Assigned task: Filter this data down to the lines that hold "Tanzania", and copy them.

(Stored data entries)

▬▬▬

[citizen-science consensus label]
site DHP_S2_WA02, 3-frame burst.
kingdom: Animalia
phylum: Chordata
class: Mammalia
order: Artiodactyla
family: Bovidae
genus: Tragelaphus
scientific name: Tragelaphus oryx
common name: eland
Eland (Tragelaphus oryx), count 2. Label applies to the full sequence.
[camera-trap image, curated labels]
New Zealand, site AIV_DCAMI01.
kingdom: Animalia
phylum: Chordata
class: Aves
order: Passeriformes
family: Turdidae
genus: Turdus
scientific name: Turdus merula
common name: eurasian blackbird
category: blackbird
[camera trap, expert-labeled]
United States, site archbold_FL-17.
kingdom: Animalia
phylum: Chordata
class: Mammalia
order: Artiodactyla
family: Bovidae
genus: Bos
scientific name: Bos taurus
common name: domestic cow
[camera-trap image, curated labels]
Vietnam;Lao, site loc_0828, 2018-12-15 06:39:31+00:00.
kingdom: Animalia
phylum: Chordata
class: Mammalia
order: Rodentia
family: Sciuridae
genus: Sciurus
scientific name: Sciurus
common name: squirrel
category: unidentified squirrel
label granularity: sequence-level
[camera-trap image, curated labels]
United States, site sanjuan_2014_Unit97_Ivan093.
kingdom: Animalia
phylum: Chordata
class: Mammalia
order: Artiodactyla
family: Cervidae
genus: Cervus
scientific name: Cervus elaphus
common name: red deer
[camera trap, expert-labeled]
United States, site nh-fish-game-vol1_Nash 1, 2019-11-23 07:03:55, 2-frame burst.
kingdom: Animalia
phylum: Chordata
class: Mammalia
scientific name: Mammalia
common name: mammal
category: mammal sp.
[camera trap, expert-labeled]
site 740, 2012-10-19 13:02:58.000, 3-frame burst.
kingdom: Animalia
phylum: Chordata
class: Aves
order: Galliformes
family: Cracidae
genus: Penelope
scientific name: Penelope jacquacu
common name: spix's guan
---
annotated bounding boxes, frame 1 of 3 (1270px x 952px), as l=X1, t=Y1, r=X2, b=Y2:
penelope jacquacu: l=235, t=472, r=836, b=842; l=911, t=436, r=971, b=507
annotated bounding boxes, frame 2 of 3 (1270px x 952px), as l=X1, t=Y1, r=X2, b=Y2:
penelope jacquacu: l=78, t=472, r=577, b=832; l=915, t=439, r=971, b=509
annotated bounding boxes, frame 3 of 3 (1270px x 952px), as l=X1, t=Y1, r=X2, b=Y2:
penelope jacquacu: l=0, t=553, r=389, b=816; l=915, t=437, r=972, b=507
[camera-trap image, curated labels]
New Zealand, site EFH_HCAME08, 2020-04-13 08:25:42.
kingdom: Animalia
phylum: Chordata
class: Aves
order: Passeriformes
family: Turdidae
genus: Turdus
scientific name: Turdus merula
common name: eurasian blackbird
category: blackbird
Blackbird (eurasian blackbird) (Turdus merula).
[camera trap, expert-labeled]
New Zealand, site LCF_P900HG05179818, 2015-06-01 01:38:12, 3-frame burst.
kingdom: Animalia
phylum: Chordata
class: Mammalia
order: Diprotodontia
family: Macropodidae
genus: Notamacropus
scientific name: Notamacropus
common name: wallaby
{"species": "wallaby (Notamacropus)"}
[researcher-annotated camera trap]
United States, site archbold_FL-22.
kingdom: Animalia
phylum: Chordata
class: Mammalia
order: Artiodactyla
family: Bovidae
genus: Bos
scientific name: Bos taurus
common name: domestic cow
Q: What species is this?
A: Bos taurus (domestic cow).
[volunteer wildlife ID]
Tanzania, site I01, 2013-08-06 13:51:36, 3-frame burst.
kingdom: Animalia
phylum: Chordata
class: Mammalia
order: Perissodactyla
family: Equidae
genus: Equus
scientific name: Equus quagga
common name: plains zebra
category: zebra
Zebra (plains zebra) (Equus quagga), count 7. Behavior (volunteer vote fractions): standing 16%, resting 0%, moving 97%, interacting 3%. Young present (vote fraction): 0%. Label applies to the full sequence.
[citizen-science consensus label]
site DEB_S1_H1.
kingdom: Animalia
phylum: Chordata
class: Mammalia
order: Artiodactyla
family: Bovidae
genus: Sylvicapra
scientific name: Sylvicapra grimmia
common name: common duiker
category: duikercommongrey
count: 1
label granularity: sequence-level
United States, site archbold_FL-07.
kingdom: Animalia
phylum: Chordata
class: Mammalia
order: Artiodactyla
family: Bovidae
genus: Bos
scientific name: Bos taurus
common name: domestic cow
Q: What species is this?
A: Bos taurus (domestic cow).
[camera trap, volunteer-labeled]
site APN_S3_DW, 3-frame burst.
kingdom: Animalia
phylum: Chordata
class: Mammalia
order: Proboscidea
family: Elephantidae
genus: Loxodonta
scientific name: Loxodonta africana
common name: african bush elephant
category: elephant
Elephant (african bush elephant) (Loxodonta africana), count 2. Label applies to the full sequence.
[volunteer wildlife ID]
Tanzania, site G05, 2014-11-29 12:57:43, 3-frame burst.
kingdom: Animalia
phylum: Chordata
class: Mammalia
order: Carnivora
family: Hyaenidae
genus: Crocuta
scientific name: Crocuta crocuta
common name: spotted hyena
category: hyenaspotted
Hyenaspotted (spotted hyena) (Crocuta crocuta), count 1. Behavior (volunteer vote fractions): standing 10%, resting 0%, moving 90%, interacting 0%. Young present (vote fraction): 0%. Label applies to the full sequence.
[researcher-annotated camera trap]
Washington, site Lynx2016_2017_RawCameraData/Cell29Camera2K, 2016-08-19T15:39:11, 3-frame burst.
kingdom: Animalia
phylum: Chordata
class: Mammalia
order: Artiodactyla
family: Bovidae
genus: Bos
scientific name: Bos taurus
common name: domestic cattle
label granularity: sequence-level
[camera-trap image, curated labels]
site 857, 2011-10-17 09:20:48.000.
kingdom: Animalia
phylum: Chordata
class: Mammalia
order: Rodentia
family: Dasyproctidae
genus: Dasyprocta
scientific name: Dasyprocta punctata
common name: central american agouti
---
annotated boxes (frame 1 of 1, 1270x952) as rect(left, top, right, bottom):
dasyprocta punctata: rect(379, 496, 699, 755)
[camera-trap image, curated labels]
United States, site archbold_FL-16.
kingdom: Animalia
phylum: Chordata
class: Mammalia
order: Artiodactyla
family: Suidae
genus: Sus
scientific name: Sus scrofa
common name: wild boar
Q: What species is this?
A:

▬▬▬

Result for this exercise:
Tanzania, site I01, 2013-08-06 13:51:36, 3-frame burst.
Tanzania, site G05, 2014-11-29 12:57:43, 3-frame burst.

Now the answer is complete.